Embora o “nosso” Aristides hoje se chame Arthur Soffiati — por decisão do próprio —, é difícil não fazer a associação para nós campistas. Como fez hoje o jornalista Vitor Menezes, em seu Facebook. “Confesso que quando vi essa história de Noivinha do Aristides (...) fiquei pensando: "Gente, por que é que estão se metendo na vida do Soffiati?" Aristides pra mim, só ele”.
O filho, Gustavo Soffiati, comentou no post uma informação que deixou o assunto ainda mais duvidoso. “Ele foi militar”, disse. 
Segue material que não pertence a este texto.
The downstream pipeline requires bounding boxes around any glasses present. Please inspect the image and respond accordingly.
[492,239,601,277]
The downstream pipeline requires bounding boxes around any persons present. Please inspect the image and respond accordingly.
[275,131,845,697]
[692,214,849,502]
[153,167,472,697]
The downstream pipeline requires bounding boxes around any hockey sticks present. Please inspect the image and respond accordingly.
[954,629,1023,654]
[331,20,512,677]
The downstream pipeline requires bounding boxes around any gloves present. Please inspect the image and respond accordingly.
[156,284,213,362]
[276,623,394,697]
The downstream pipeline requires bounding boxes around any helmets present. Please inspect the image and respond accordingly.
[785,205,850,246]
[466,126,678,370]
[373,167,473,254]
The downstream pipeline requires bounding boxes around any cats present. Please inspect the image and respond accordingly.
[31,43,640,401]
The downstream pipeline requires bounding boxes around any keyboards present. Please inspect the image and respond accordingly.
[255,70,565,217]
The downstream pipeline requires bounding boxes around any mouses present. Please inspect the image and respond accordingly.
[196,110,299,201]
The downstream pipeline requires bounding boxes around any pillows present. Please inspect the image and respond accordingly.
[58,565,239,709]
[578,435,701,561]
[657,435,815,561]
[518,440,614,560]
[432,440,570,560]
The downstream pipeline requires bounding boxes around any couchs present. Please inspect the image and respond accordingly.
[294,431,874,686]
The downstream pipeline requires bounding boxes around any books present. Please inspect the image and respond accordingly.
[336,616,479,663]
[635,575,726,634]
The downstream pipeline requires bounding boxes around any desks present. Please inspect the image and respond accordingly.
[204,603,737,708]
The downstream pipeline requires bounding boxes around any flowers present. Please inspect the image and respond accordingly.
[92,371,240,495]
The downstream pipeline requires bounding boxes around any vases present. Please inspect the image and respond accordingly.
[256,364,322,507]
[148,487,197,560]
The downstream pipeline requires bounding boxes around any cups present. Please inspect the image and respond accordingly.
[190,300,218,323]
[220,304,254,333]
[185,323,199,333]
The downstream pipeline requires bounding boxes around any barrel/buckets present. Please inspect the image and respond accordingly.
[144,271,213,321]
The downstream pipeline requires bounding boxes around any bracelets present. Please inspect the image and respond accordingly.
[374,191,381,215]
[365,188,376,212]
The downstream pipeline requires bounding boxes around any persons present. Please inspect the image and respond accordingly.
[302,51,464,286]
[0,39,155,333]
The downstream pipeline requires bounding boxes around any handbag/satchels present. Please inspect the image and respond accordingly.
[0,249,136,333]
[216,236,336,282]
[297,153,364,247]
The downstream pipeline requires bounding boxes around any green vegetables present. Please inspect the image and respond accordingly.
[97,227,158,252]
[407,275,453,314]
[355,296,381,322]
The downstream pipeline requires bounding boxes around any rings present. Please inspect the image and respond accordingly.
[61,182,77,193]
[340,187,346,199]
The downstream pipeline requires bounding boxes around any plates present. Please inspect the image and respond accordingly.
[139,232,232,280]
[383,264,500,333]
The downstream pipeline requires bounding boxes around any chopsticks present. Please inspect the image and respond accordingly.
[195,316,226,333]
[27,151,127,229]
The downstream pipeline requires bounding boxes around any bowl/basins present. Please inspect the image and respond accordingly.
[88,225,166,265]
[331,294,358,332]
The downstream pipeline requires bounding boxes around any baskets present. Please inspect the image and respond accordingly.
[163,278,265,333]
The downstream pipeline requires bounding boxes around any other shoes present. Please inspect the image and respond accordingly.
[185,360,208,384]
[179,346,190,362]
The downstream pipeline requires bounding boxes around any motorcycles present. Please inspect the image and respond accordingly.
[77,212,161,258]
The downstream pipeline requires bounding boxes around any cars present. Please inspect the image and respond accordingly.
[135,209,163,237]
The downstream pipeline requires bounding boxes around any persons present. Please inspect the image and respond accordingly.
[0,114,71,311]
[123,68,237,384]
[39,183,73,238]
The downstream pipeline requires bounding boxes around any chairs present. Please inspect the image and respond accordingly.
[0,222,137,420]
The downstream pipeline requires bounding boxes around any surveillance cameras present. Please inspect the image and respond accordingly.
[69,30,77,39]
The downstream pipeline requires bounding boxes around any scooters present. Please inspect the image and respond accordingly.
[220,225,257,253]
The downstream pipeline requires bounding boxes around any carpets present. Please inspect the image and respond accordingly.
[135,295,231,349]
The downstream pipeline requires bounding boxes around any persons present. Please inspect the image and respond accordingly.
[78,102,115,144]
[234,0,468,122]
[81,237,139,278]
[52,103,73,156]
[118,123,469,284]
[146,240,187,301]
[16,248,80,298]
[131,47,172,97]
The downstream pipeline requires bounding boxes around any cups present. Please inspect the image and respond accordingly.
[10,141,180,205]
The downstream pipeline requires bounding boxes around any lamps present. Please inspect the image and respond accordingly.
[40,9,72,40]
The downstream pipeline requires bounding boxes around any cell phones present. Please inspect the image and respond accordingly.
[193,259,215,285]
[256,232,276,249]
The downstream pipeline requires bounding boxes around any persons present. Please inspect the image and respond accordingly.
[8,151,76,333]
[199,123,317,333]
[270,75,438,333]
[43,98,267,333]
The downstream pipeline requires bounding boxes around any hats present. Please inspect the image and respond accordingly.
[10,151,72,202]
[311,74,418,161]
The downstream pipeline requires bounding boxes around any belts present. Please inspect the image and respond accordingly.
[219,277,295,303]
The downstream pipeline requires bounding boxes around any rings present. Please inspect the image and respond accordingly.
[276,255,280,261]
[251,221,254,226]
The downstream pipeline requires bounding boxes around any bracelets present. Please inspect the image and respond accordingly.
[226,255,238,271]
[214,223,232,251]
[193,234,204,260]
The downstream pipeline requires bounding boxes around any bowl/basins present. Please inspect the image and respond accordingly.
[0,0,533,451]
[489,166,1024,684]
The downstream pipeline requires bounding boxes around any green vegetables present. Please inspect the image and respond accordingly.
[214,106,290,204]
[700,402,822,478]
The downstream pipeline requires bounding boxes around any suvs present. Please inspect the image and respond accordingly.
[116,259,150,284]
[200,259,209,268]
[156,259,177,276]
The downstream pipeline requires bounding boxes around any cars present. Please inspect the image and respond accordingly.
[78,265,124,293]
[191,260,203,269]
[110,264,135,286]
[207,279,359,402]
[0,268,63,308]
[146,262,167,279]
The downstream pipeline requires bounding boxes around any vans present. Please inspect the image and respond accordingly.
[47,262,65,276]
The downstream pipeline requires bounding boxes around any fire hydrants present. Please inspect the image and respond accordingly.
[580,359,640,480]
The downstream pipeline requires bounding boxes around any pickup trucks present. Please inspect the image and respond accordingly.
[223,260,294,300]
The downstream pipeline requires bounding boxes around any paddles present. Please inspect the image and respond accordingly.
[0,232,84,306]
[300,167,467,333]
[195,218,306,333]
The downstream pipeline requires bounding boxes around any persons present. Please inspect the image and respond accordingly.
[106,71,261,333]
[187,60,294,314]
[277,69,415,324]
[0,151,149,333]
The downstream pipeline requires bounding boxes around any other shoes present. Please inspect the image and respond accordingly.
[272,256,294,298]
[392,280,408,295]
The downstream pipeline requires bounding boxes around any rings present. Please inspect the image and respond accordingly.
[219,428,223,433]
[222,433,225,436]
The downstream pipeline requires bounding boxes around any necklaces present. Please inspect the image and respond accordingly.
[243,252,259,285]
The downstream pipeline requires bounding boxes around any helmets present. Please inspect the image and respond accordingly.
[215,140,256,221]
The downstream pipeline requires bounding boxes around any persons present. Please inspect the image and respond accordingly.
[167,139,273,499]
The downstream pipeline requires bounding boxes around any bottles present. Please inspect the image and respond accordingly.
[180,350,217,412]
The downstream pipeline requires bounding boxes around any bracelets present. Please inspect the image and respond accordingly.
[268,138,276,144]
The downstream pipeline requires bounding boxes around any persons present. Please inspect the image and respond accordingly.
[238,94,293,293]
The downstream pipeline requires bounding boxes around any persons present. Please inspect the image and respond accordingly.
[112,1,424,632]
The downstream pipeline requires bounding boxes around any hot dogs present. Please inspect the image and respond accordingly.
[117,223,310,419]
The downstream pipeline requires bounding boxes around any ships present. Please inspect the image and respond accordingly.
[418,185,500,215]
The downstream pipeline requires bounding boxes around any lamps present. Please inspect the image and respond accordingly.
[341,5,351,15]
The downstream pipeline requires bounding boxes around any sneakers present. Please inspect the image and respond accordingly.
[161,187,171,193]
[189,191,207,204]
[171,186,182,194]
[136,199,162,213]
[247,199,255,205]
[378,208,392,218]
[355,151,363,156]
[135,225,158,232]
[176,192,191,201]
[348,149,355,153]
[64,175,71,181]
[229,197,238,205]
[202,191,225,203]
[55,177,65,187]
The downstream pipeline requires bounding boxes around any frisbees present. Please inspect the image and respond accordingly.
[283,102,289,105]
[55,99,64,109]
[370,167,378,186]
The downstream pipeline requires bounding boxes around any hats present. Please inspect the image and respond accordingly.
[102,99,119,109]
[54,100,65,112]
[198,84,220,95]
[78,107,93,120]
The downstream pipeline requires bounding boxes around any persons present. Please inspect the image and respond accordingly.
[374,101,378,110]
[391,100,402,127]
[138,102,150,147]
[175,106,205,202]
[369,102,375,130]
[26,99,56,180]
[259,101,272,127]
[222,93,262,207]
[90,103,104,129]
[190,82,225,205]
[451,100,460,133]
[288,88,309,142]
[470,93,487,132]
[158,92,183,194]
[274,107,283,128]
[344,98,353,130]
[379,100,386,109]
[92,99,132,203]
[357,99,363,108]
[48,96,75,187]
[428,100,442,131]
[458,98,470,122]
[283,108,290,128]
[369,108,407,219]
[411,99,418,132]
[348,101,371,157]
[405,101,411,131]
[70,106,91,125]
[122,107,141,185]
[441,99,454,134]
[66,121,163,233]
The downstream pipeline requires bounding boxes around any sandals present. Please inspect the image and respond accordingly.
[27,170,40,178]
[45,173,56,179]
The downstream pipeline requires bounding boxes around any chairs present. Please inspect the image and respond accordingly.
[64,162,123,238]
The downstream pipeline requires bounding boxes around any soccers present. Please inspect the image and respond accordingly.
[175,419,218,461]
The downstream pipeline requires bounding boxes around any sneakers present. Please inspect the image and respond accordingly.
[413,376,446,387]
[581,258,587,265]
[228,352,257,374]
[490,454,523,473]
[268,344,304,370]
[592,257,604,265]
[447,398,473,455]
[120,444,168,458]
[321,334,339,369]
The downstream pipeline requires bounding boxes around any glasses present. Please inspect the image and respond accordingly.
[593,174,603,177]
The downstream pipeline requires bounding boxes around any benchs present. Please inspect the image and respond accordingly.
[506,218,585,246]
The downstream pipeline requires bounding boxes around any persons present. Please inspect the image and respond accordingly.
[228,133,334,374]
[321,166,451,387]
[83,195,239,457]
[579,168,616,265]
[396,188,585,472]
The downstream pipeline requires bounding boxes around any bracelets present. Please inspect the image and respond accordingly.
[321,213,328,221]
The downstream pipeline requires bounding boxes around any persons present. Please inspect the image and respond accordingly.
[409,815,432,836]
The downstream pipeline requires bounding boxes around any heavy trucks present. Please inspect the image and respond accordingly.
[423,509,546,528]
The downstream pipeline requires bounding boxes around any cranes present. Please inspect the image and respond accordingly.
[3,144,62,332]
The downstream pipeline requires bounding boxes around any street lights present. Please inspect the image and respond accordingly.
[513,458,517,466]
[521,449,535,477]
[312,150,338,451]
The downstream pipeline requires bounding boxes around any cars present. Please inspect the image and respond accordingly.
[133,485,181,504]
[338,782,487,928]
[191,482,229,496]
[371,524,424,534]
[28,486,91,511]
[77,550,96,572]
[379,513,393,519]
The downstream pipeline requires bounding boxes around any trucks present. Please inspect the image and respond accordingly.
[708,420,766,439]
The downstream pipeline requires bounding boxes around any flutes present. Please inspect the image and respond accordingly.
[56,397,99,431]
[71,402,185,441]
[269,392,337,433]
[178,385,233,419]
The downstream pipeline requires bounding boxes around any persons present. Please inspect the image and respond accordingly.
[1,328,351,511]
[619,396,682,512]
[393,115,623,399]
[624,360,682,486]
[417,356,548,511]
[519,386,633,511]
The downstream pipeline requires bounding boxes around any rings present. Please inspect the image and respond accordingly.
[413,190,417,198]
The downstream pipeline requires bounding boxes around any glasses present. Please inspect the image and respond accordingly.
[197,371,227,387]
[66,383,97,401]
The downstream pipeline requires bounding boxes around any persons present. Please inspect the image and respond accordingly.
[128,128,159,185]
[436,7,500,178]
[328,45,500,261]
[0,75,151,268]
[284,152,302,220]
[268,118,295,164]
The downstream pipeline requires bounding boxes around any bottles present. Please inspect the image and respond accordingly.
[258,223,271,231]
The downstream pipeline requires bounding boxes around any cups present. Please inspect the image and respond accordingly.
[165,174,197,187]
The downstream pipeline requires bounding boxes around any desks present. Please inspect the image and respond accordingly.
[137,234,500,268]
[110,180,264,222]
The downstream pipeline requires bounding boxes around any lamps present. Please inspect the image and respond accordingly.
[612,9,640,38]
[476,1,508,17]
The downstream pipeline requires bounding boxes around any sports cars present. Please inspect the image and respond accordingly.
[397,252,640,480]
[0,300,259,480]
Soffiati tem outro nome que criou para si; “coisinha da ecologia”. Ecohistoriador, professor aposentado da UFF e o colaborador mais longevo aqui da Folha, é um personagem conhecido da cidade. Com diversos serviços prestados. Um senhor respeitável, que logo tratou de esclarecer qualquer dúvida sobre o assunto na mesma publicação de Vitor:
— Se o velho Soff fosse mulher, jamais olharia para o capitão. Sendo hétero masculino, o capitão poderia ser o homo (talvez seja) mais sedutor (certamente não é) do mundo. Soff jamais lhe daria a mínima atenção.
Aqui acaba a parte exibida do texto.